D.Phil. Social Anthropology, University of Oxford, 1994; Post-Doctoral Research Fellow, Wolfson College, University of Oxford, 1994-96.
University College London, 1996-2009; Joined LSE in September 2009
Professor Mukulika Banerjee ‘s new monograph Cultivating Democracy: Politics and citizenship in agrarian India ( OUP New York) is published in October 2021. This is an anthropological study of the relationship of formal political democracy and the cultivation of active citizenship in one particular rural setting in West Bengal, studied from 1998 to 2013. It draws on deep ethnographic engagement with the people and social life in two villages both during elections and in the time in between them, to show how these two temporalities connect. It is part of her wider interest in the cultural meanings of democracy in South Asia, especially India, and in political anthropology more generally. Her last book Why India Votes? (Routledge 2014), the outcome of a major ESRC Grant, broke several new grounds both conceptually and methodologically: it examined the reasons why despite varying odds, India’s voter graph continues to rise, making India the largest electoral democracy in the world. Voters across 13 states were asked the same set of questions, and their responses compared and woven into a socio-politico-anthropological narrative on the sacredness of participative political behaviour in a country marred by extreme income inequality, skewed access to resources, and dystopic infrastructural developments, intensified by an asymmetrical rural-urban divide.
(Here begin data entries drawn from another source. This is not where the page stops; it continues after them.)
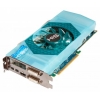 Видеокарта HIS PCI-E ATI HD6930 IceQ X HD6930 1G D5 256b 750/4800 DVI*2+HDMI+mDP*2 RTL (H693QN1G2M)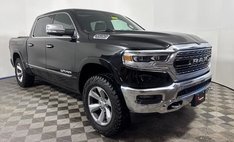 2021 Ram Ram Pickup 1500 Limited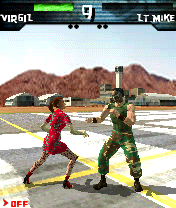 One screenshot 4 for N-Gage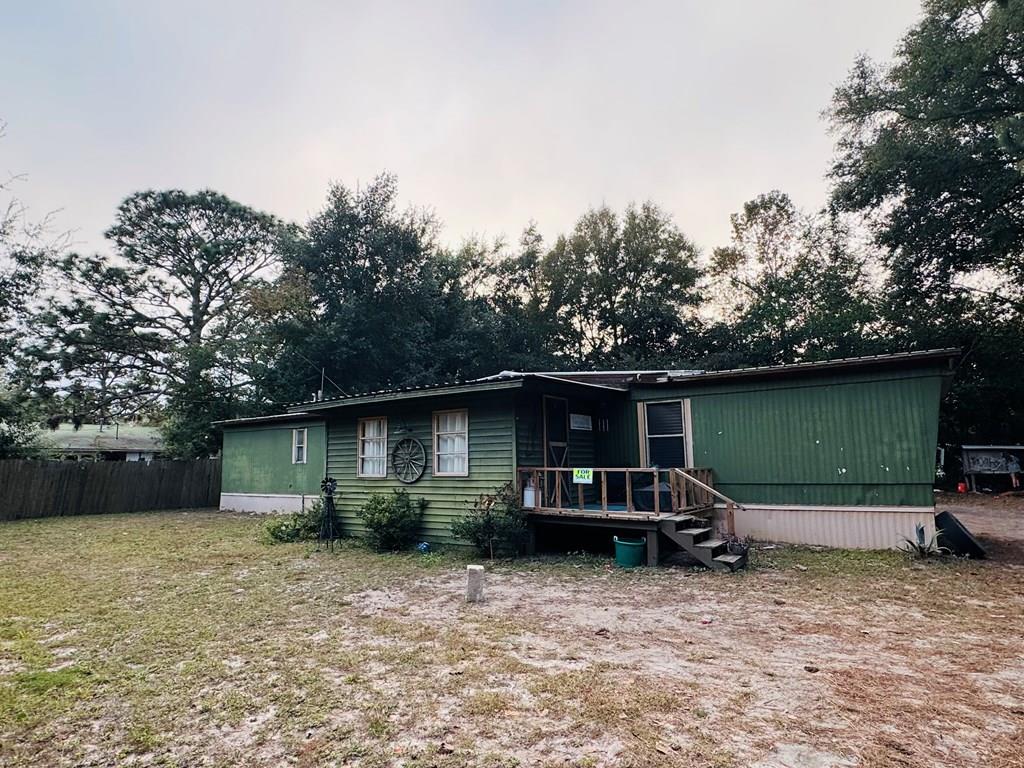 1209 Northwest 2nd Street Carrabelle, FL 32322 - Photo 1 of 18
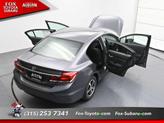 Thumbnail of 2015 Modern Steel Metallic Honda Civic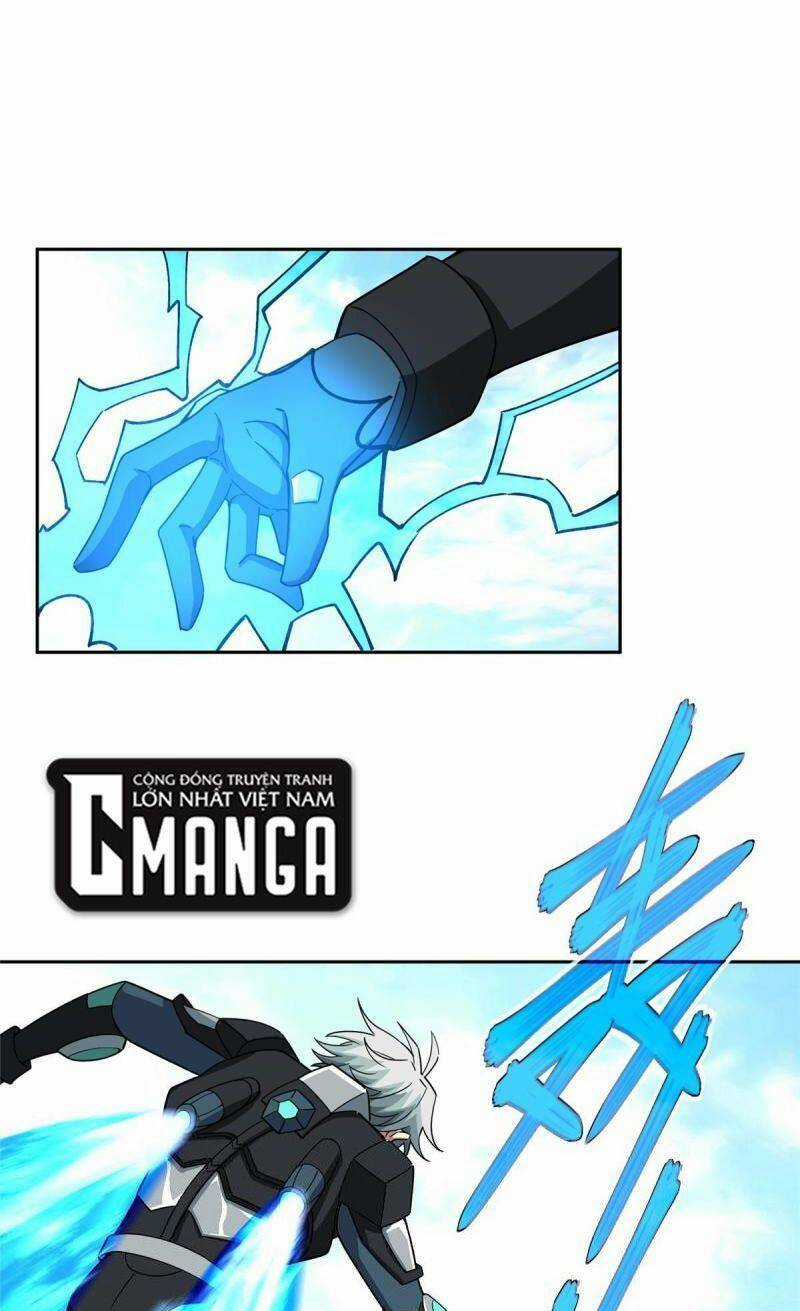 Siêu Thần Cơ Giới Sư - Chapter 182 - Trang 6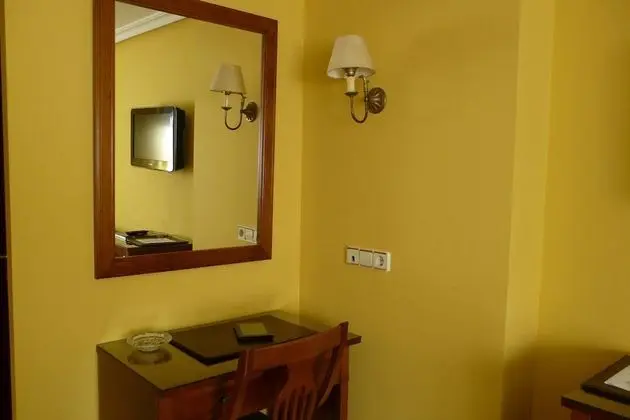 Superior İki Ayrı Yataklı Oda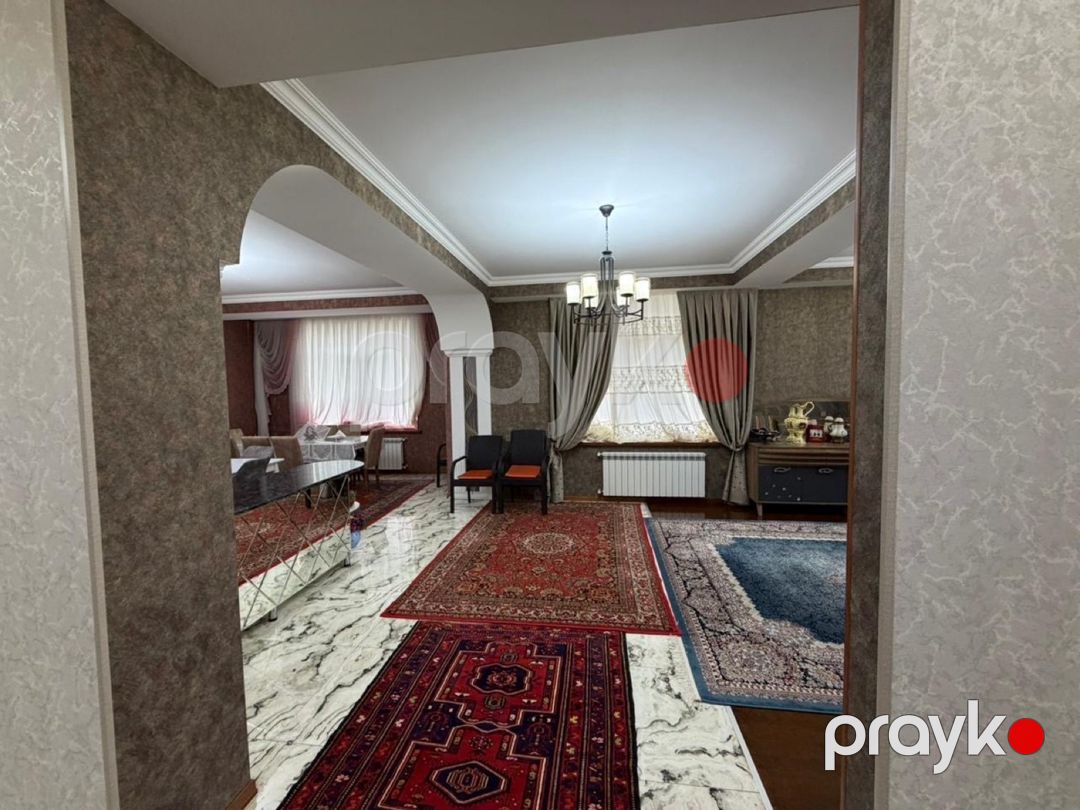 Bağ evi, Nağaraxana kəndi — Ev, villa, Şamaxı (10)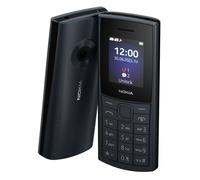 Vodafone Nokia 110 4G Mobile Phone - Midnight Blue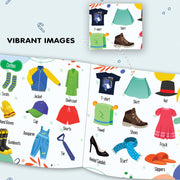 Fun Learning! My First Books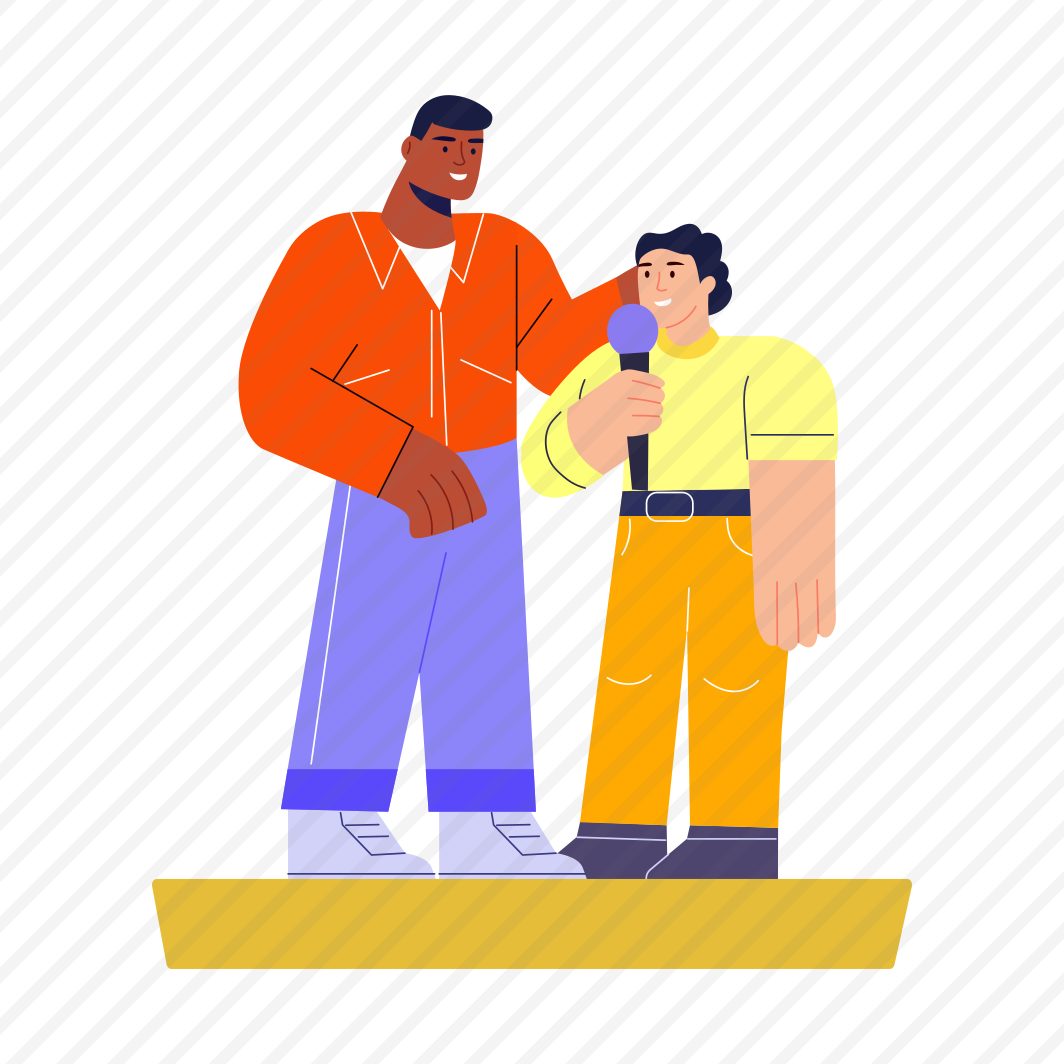 Supportive Partner, Companion, Friends, Best Friends, Friendship preview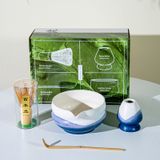  Set Pha Matcha Daydreaming - 4 Món 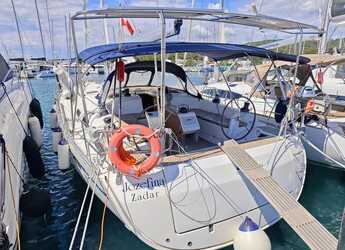 Alquilar velero en Marina Sukosan (D-Marin Dalmacija) - Bavaria Cruiser 51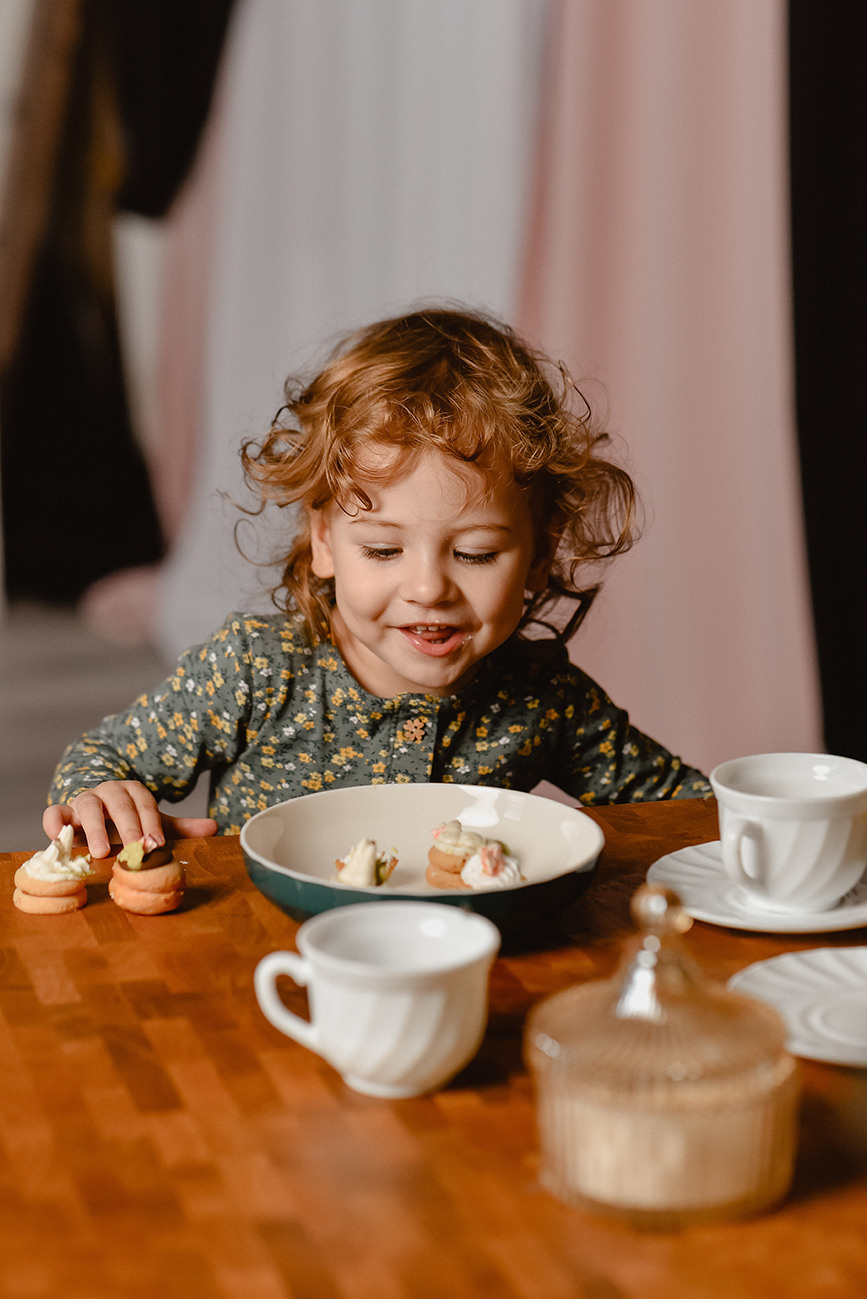 Ольга и Дмитрий… Катя, Тома и Ксюша. Свадебный и семейный фотограф в Ростове-на-Дону Елена Сторожок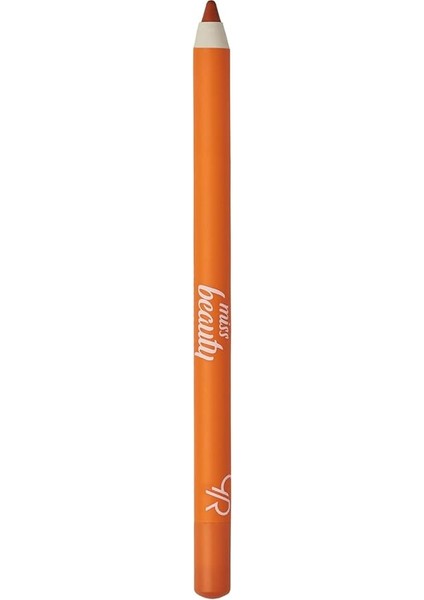 Rose Miss Beauty Colorpop Eyepencil Göz Kalemi No:06 Sweet Orange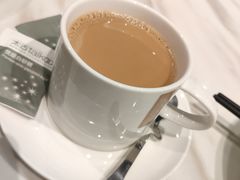港式丝滑奶茶-欣悦会港式茶餐厅(燕郊永旺店)
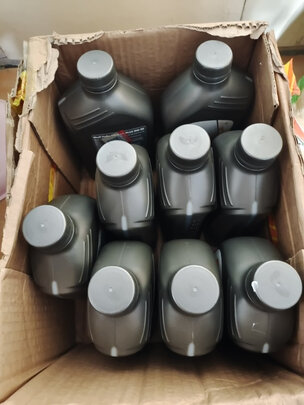 全合成机油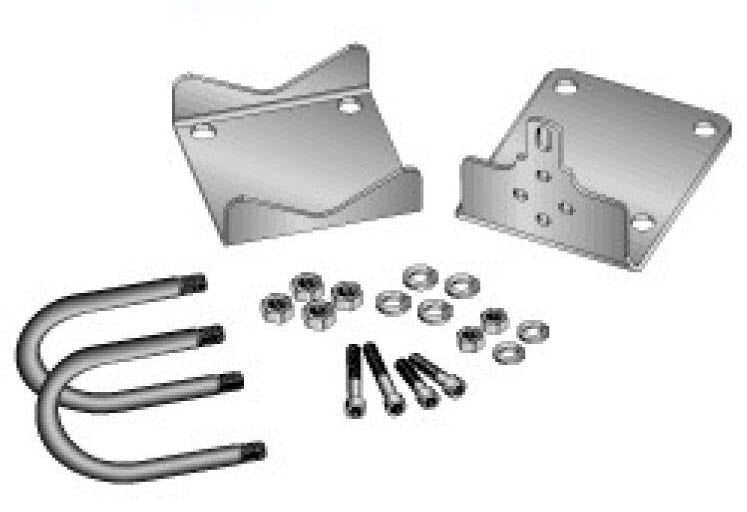 Mounting Bracket Kit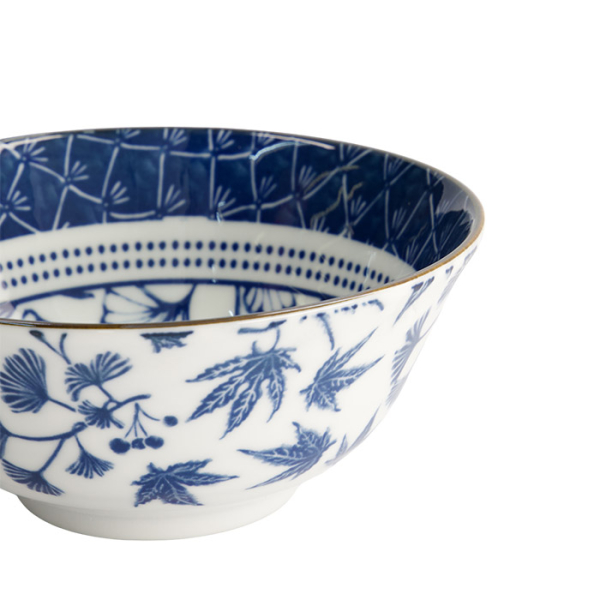 Flora Japonica Bowl at Tokyo Design Studio (picture 4 of 6)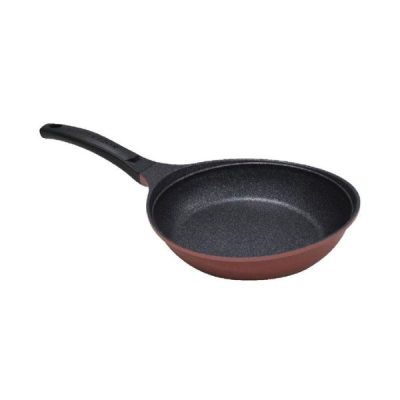 Chảo Chống Dính Korea King KFP-26CI (Hồng/Xanh)_ĐMGDSG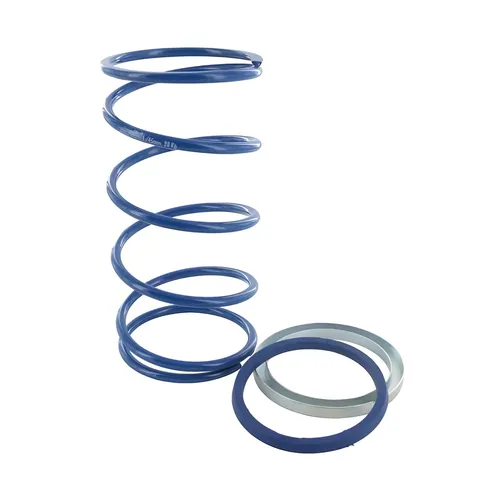 Gegendruckfeder Polini Evo Slider 3,8mm für Malaguti 50 Motofino Daelim Streak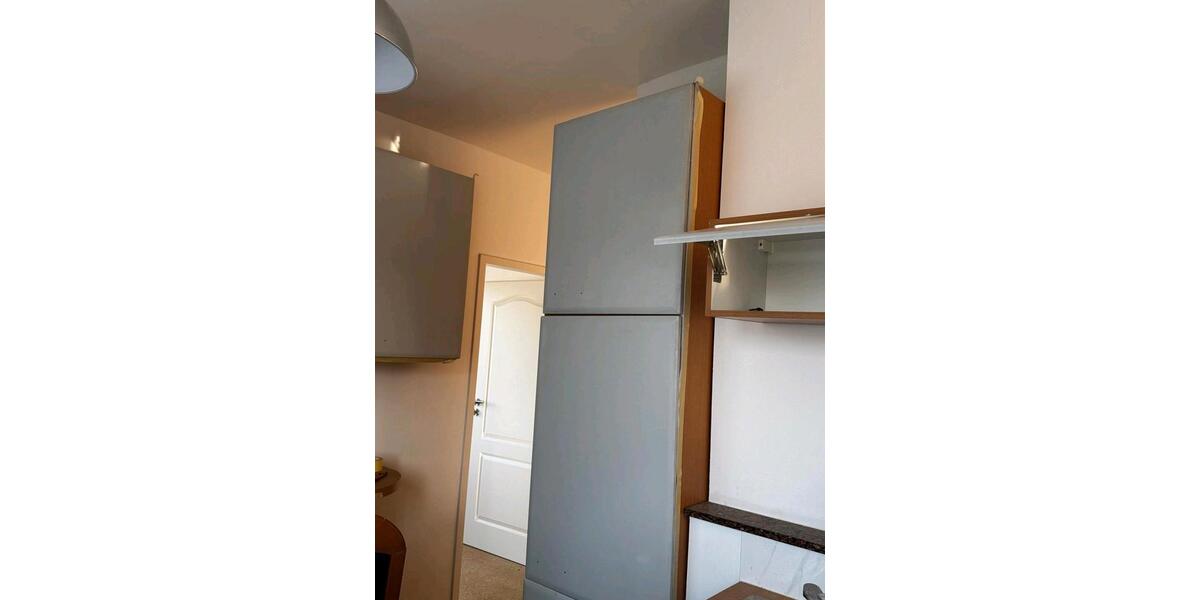 Dachgeschoßwohnung Düsseldorf Stadtbezirk 8 - 2 Zimmer, 39 m&sup2;, 600&euro; | Angebot:25298716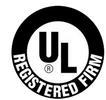 UL certification logo representing product safety and compliance in PCB and electronic manufacturing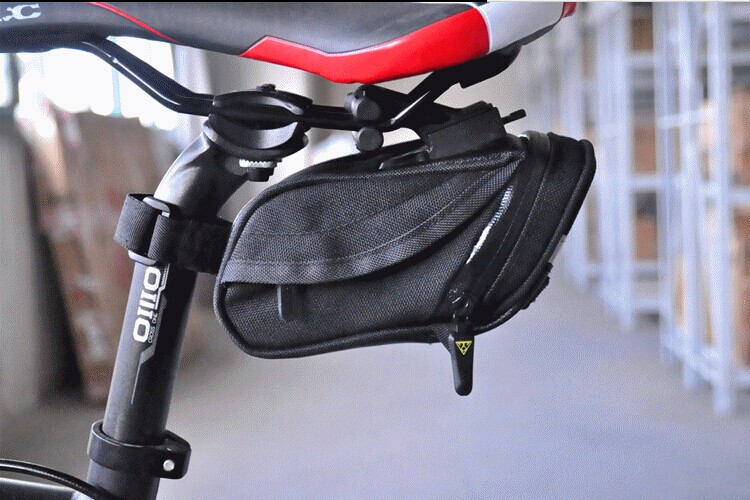 Sacoche pour vélo TOPEAK - Ref 2213092 Image 5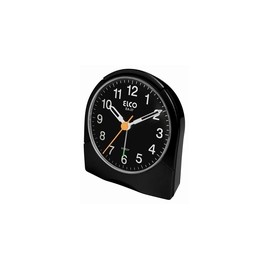 DESPERTADOR ANALOGICO SILENCIOSO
As part of this interest, Mukulika also prepared a BBC Radio 4 documentary on ‘Sacred Elections’ for the Indian national elections in 2009; and a current grant from the Indo-European Networking Programme in the Social Sciences entitled EECURI (Explanations of Electoral Change in Urban and Rural India) has allowed her to expand this analysis to cover state and Panchayat elections. Her applied knowledge of anthropological methods to political behavior led her to be the founding Series Editor of the hugely successful ‘Exploring the Political in South Asia’ (Routledge) which is a platform for scholars to publish political-ethnographic studies on India. A complete list of titles published so far is available here.
Interweaving the political into social anthropology to understand human behaviour has been a core component of Mukulika’s long-standing academic engagement with South Asia. Her doctoral research, conducted in Pakistan’s Khyber-Pakhtoonkhwa (North West Frontier Province), studied the non-violent Pakhtun movement in the 1930s-40s, and the articulation of identity politics alongside assertive political practices against imperial rule. The Pathan Unarmed: Opposition and Memory in the Northwest Frontier (James Currey, 2001) is the first ethnographic history of the transformative potential of the ethic of non-violent political action on the rank-and-file of the ‘Khudai Khidmatgars’ (Servants of God), who emerged from amongst the notoriously violent Pakhtun-Pathans in modern-day Pakistan.
Mukulika’s interests in the social aspect of the modern, engaging and negotiating with identity and its constructions while overcoming the discomfort that traditional anthropologists encounter once they leave their canonical hinterlands, are reflected in two other publications. Drawing on a grant from the British Academy, her collaborative work with Daniel Miller (Professor of Material Culture, UCL) on that quintessential South Asian women’s clothing, The Sari (Berg, 2003) explores how a simple piece of wrap-around cloth has survived the challenges of dramatic social change and the vicissitudes of more practical options to emerge as the most vaunted sartorial choice of millions of women across the region, especially in India. Richly reliant on visuals, the book is the first, path-breaking analysis of this singularly iconic attire, explaining how social attitudes and existential realities have determined the fate of what is ultimately 9 yards of unstitched cloth, over seemingly more utilitarian options like the salwaar-kameez and other Western garments.
The other is Muslim Portraits: Everyday Lives in India (Indiana University Press, 2008), an edited volume of essays by renowned scholars, which presents 12 portraits of Muslims in contemporary India, marked by an intimacy that relies on a singular methodological attribute: the absence of jargon. Nuanced, incisive, and often rendered in first person, the essays -- from Uttar Pradesh to Lakshadweep, Kashmir to Tamilnadu, Rajasthan and beyond -- confront the more judgemental corpus of academic and popular writings on Muslims in modern India. In a socio-political climate of prejudice and hostility, the importance of these life-histories lies in the reality of their being ordinary.
Together, Mukulika’s engagement with anthropology combines the social and the political, and her varied research and publications testify to the advantages of perforating stereotypical categories for a more textured engagement with anthropology.
She has lectured extensively on her work at various platforms in Berne, Bonn, Chicago, Columbia, Delhi, Duke, Edinburgh, Gottingen, Heidelberg, Illinois, Indiana, Kalyani, Kolkata, London, Madison, Melbourne, New York, North Carolina, Oslo, Oxford, Pavia, Paris, Philadelphia, Princeton, Sussex, and Yale.